Hi @abhishek1108 @appaza, If you are using Remix template, try using the latest version (I'm using @shopify/shopify-app-remix: "^2.7.0") version.
They have solved this issue for mandatory webhooks.
Refer these ->
https://github.com/Shopify/shopify-api-js/issues/256
https://github.com/Shopify/shopify-app-js/issues/505
The only change we need to do, is in the webhooks.jsx, Need to add the break in Switch-Case.

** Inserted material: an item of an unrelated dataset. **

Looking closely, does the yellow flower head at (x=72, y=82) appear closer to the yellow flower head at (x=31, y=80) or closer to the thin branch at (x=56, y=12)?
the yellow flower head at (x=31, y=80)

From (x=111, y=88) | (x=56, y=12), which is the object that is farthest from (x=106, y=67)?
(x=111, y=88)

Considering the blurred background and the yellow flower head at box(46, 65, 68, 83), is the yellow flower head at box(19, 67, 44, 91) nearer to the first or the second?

Adding the code below.. No need to change anything in shopify.server.js.
import { authenticate } from "../shopify.server";
import db from "../db.server";
export const action = async ({ request }) => {
const { topic, shop, session, admin } = await authenticate.webhook(request);
if (!admin) {
// The admin context isn't returned if the webhook fired after a shop was uninstalled.
throw new Response();
}
switch (topic) {
case "APP_UNINSTALLED":
if (session) {
await db.deltaXDetails.deleteMany({
where: { shop: session.shop }
});
await db.session.deleteMany({ where: { shop } });
}
break;
case "CUSTOMERS_DATA_REQUEST":
break;
case "CUSTOMERS_REDACT":
break;
case "SHOP_REDACT":
break;
default:
throw new Response("Unhandled webhook topic", { status: 404 });
}
throw new Response();
};
And while submission in partners dashboard, we need to put the mandatory webhook URLs as <Your-App-URL>/webhooks.

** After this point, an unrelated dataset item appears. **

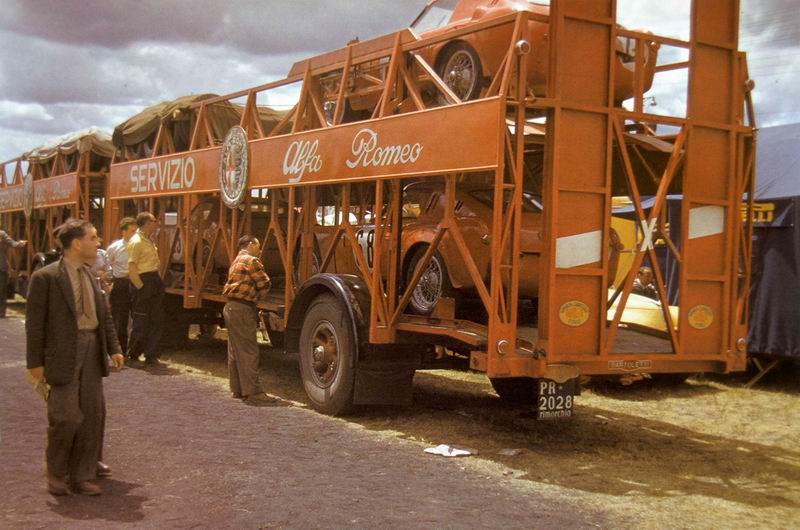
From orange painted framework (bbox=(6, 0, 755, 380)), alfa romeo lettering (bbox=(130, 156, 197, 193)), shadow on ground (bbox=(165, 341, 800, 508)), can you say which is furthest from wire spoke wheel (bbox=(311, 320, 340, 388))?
alfa romeo lettering (bbox=(130, 156, 197, 193))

My Automatic test cases have passed with the above change.
Hello there,
i have fixed this using following changes
Step 1 import : npm install @remix-run/node
Step 2 do small chnages in webhooks file as per given link.
This will work for me.
can you share code?
import crypto from "node:crypto";
import type { ActionFunctionArgs } from "@remix-run/node"; // or cloudflare/deno
import { json } from "@remix-run/node"; // or cloudflare/deno
export const action = async ({
request,
}: ActionFunctionArgs) => {
if (request.method !== "POST") {
return json({ message: "Method not allowed" }, 405);
}
const payload = await request.json();
/* Validate the webhook */
const signature = request.headers.get(
"X-Hub-Signature-256"
);
const generatedSignature = `sha256=${crypto
.createHmac("sha256", process.env.GITHUB_WEBHOOK_SECRET)
.update(JSON.stringify(payload))
.digest("hex")}`;
if (signature !== generatedSignature) {
return json({ message: "Signature mismatch" }, 401);
}
/* process the webhook (e.g. enqueue a background job) */
return json({ success: true }, 200);
};
Thank you it was the 'import crypto from "node:crypto";' that I was missing.
It should be
.digest("base64")
Otherwise it wasn't a match for me, just gonna put it out there in case someone else has the same issue.
And I also needed to remove the prefix 'sha256=' for it to be a match in my remix-app -> so it's just:
const generatedHmac = crypto
.createHmac("sha256", CLIENT_SECRET)
.update(JSON.stringify(payload))
.digest("base64");
Just for clarity, this still caused some issues with calculating the hmac for some webhooks. (Some generated the correct one and some didn't, really strange). But tvthatsme's solution solved my issue!